L’Amérique, je l’ai voulue et je l’aurai

Nathalie Gassel,

Histoire : des violences qui s’interposent en de multiples champs, dès les débuts de l’Amérique : conquérants assaillants de terres abruptes et de leurs occupants. Ces rudiments pour la naissance d’un peuple, on ne s’en sépare pas si aisément. Ces corps qui donnent la mort, des westerns, pénétrant la culture d’armes à feu : on ne se défait pas si brutalement. Même dans les réflexes d’enfants déprimés par leurs sentiments d’échec ou d’exclusion, par des misères, par des stigmates de pauvreté. « De sang-froid » dans la violence profonde du sang. Et, il n’y a pas si longtemps, dans des règlements de compte au sommet politique. Puis, le pétrole. Les assujettissements internes et externes ; les intérêts, quand ils ne passent pas par des armes de flammes ont un capitalisme impitoyable qui leur fait écho d’une manière symbolique. Grande armée, troupes où des individus ne cessent d’engendrer le sang.

Pour que le changement soit radical, il eût été intéressant que le président soit une femme noire, et lesbienne, qu’au-delà des races, ce soient les genres qui disparaissent, et toutes les classifications obsolètes qui limitent les capacités d’être, sous le regard sanctionnant de la masse. La pensée, la décision, l’incarnation ; au centre de la grande nation, la synthèse harmonieuse de l’androgynie en lieu du masculin et du féminin, si ennuyeux dans leurs répétitions normatives et étriquées. Entant, j’entendais chanter sur un disque de complaintes révolutionnaires : « La couleur tombe et l’homme reste ». Il n’y a pas d’impact sans stratégie ou organisation, même élective. Et voilà que la couleur noire des esclaves, des bannis de la réussite et de la dignité, s’élève au sommet du pouvoir.
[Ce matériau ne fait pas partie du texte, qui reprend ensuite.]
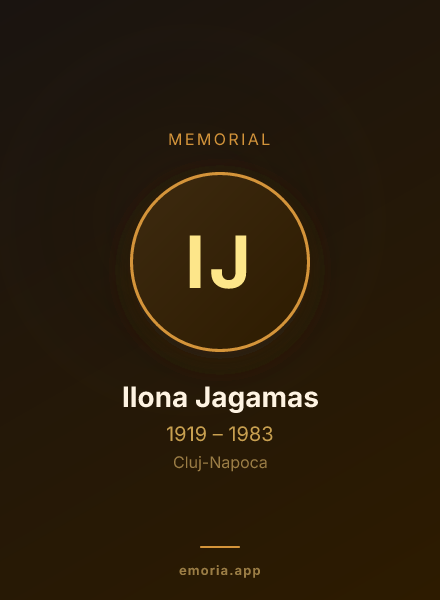 Memorial portrait of Ilona Jagamas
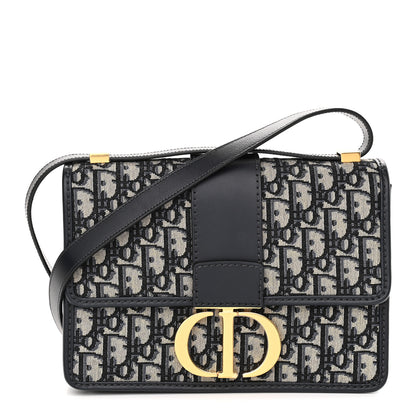 Christian Dior Oblique 30 Montaigne Flap Bag Blue 1 of 8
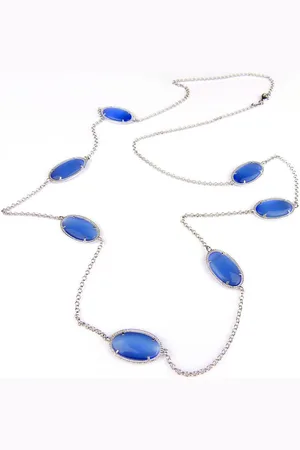 SOPHIE Zilveren halsketting collier halssnoer Model Oval met blauwe stenen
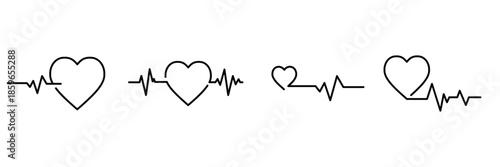 Heartbeat and Heart Pulse Line Icon Collection – Medical Cardiology Love and Health Monitoring Symbols Set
Déjà un chemin était tracé par le gouvernement précédent, le plus haï, le plus inopportun, reconnaissons néanmoins ce choix qui amorce l’avènement actuel – et que rien n’est noir ni blanc, ni absolument bien ou mal, sans être mélangé, impur – telles sont les complexions de l’homme et du vivant.

Des ouvertures, les agents d’identification vers des voix aux destins hétérogènes qui se créent. Concernant la teinte de la peau : inattendue, inimaginable, si nous prenons le recul de cinquante ans seulement. Horizons multiples ou précarités, lorsqu’il n’y a nulle fonction sociologiquement soutenue. Heureusement Barack Obama pense aux assistances sociales, car, quand l’homme revient à son tumulte, si rien ne l’en défend, si aucune organisation protectrice n’écarte ses délicatesses, ses vieillissements, le labeur extrême de son corps, tout ce qui par nature finit par se briser, s’il n’est protégé, bardé, il en résulte une descente dans les douleurs et désolations. C’est ça l’enfer : le manque d’entourage, le vide. Ce qui est d’emblée abandonné, tout ce qui n’est pas performant. L’emprise suffocante des solitudes. Dès qu’il n’y a rien autour, ni respect ni amour. Des villes de béton et de publicités mercantiles qui rendent vulgaires les perspectives, alors, tout flanche dans des violences qui s’écroulent. Des survivances. Armé pour se défendre, armé pour tuer, parce que tout est si fade qu’il n’y a déjà rien à préserver. Des blessures si profondes, ne permettent pas que l’on puisse envisager autre chose qu’une survie ponctuelle, une survie de quelques instants dans la mort du prochain ou de soi ! Quelques instants, la délivrance du poids tenace des humiliations, des opprobres. Comme une ultime tentative de donner du poids à son être.

Si les riches ont leurs assises de secours matériels pour les protéger et les envelopper, les honneurs, les considérations et ascendants, on mesure aussi l’inverse, ce qu’il y a de bancal dès qu’il y a déshonneur, désapprobation. Ceux-là ne peuvent que tirer vers un amoindrissement, toute énergie qui voudrait se débattre

Les différences de statut ne sont pas forcément en relation avec d’autres formes de bonheur : constitution physique, bien-être sentimental. De Barack Obama, peut-on dire que du sentiment primordial dont il a bénéficié, sa grand-mère aimante, ensuite, le dévouement de sa femme, il pourrait à son tour, avec le même idéal qui fait don, le retransmettre ? À ceux qui n’ont rien ? À ceux qui ne bénéficient pas de ses talents, de son intelligence ? Encastrement dans des vigueurs de providence.